Andrés Cózar adds: “There is still room for improvement. The sensor used in our proof was not designed to detect plastic. Detection capability would be enormously improved if we put observation technology into orbit tailored for ocean plastics.”
The ability to monitor marine litter pollution in this way also holds broader promise. The deployment of a sensor specifically dedicated to detect and identify floating objects one metre in size could also be useful for tasks such as oil spill monitoring, loss of cargo or even search and rescue at sea.
Paolo Corradi, overseeing the project for ESA Discovery, comments: “The importance of these results and the applicability of this methodology can indeed be extended in a wider sense to the monitoring and characterisation of generic floating matter accumulations. This could be the more general target of a dedicated small satellite mission, which would collect the interest of a large scientific community, while addressing the need for large scale monitoring of marine litter pollution.”

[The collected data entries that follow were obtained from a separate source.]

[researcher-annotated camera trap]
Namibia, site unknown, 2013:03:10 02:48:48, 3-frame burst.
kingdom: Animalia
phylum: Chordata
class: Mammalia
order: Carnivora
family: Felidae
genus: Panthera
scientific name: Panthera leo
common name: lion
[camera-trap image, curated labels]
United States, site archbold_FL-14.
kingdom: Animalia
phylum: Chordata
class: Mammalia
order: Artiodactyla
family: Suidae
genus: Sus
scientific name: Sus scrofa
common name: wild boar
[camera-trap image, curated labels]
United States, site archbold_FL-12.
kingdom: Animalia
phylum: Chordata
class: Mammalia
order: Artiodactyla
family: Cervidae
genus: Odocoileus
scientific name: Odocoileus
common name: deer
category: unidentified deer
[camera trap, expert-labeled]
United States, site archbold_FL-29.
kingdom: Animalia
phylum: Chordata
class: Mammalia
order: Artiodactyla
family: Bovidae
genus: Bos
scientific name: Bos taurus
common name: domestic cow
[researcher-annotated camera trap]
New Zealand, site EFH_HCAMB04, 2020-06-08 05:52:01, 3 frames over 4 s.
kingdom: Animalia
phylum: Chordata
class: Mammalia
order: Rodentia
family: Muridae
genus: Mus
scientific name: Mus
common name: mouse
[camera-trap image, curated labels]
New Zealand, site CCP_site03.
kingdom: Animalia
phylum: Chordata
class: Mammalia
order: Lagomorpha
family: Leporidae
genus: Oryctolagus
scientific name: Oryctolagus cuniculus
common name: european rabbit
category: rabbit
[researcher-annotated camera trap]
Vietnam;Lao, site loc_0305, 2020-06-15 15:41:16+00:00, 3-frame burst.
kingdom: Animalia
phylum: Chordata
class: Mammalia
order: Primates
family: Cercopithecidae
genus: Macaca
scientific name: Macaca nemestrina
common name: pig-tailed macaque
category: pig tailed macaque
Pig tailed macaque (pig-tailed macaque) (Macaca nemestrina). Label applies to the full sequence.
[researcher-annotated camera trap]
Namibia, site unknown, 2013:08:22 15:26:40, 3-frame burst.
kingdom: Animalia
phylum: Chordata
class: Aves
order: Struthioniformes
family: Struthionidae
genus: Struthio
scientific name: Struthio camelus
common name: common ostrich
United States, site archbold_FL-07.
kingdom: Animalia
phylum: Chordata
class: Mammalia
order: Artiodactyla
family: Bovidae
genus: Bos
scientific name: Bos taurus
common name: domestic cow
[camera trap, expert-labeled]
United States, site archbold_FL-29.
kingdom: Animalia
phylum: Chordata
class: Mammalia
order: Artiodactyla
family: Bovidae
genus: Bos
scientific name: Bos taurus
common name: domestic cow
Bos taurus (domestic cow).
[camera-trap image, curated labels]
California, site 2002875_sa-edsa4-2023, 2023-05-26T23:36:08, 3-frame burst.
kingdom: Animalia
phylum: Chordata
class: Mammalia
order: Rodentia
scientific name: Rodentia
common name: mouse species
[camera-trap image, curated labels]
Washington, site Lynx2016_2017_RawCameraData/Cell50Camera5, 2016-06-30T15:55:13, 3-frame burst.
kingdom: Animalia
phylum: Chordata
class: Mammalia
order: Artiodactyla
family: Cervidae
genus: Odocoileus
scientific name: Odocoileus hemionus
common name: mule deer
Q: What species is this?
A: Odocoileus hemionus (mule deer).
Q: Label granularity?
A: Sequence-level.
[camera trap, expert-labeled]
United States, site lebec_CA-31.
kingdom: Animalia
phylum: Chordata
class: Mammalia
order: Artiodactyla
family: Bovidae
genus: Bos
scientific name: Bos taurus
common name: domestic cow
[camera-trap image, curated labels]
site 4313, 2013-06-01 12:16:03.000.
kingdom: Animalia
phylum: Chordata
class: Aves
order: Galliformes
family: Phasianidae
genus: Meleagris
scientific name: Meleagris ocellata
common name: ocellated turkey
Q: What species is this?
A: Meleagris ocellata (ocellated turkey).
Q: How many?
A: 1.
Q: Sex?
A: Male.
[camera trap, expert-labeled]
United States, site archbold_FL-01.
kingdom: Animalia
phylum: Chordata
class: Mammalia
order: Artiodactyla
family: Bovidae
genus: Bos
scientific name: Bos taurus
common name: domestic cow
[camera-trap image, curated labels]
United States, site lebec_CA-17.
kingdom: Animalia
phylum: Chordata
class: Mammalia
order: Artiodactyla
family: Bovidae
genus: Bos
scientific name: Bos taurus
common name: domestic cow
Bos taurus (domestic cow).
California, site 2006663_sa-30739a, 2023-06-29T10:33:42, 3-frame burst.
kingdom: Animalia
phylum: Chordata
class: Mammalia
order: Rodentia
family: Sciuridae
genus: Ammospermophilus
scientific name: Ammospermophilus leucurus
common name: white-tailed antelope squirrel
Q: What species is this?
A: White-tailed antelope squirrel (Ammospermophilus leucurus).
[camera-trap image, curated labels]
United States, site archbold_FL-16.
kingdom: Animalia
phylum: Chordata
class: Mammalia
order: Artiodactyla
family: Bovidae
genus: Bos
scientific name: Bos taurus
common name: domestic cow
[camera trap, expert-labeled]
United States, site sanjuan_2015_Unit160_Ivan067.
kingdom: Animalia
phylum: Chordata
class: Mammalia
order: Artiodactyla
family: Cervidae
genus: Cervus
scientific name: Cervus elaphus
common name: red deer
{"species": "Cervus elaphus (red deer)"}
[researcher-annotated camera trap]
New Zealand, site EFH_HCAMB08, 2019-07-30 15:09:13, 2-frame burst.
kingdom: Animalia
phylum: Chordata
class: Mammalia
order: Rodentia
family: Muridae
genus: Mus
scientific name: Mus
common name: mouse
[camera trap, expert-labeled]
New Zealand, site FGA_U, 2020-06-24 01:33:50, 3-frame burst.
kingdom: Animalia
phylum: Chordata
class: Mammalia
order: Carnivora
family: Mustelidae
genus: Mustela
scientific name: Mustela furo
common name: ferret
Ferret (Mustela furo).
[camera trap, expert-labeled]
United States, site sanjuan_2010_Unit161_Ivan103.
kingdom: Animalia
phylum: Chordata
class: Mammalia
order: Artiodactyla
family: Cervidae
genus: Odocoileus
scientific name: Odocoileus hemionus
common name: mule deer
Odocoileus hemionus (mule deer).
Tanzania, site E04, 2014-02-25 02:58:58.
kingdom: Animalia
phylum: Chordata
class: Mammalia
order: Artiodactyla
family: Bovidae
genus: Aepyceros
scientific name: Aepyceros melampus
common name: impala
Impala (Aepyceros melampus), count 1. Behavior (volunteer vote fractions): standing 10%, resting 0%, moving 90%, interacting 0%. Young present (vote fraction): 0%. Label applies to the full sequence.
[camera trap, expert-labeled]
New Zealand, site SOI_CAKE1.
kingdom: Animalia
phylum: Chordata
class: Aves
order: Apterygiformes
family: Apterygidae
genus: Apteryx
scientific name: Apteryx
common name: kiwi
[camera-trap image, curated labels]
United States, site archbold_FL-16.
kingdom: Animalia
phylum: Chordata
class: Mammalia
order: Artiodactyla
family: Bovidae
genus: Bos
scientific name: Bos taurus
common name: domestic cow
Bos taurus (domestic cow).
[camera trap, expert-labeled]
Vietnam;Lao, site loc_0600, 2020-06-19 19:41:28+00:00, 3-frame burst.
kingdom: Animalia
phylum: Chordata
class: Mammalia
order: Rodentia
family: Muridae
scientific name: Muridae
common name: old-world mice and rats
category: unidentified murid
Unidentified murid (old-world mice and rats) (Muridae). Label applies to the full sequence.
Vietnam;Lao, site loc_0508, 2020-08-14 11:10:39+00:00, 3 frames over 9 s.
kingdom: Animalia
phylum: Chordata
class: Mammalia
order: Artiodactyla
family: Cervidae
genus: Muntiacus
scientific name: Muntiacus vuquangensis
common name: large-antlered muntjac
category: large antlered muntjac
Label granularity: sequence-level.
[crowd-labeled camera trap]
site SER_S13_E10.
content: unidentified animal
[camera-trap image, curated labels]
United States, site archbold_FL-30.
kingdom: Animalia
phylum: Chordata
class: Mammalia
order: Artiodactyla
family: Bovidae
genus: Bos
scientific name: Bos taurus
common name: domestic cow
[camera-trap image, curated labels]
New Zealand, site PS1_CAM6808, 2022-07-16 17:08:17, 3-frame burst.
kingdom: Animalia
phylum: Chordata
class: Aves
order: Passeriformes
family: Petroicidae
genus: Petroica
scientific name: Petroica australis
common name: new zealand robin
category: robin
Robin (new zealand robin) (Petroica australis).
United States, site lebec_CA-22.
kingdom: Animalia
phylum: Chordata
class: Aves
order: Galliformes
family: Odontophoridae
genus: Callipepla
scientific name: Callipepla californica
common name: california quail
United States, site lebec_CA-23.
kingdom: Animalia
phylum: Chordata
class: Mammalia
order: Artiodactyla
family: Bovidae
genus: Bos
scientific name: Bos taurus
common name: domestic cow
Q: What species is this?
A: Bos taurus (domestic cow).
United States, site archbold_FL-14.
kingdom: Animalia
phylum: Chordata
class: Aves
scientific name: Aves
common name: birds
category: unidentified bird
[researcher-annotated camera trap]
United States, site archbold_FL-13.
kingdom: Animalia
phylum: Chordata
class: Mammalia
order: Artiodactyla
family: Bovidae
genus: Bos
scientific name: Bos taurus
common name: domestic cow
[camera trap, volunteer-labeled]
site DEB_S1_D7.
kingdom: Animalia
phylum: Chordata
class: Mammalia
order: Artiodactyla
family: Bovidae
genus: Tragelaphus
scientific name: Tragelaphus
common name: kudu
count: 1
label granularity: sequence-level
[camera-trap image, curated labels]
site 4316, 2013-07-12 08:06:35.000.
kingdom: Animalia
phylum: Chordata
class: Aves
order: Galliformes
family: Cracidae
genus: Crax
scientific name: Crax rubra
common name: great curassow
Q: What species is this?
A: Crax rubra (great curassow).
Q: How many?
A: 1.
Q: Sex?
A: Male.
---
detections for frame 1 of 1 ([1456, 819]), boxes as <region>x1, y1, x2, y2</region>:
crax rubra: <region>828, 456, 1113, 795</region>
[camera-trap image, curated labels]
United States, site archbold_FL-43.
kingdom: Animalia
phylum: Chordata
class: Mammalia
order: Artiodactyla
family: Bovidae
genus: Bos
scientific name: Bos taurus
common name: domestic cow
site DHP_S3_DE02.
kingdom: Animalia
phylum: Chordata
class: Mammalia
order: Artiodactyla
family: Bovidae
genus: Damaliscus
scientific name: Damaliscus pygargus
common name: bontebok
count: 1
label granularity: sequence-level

“ESA Discovery is our funding programme to ensure our Agency is ready for tomorrow, looking into future ways we might make use of space,” comments Dietmar Pilz, ESA Director of Technology, Engineering and Quality. “The potential detection of marine plastic litter has been a topic of interest for a number of years within ESA Discovery. I am pleased to see this work has resulted in such a landmark scientific paper, exploiting the incredible value of the data from Europe’s Copernicus satellites.”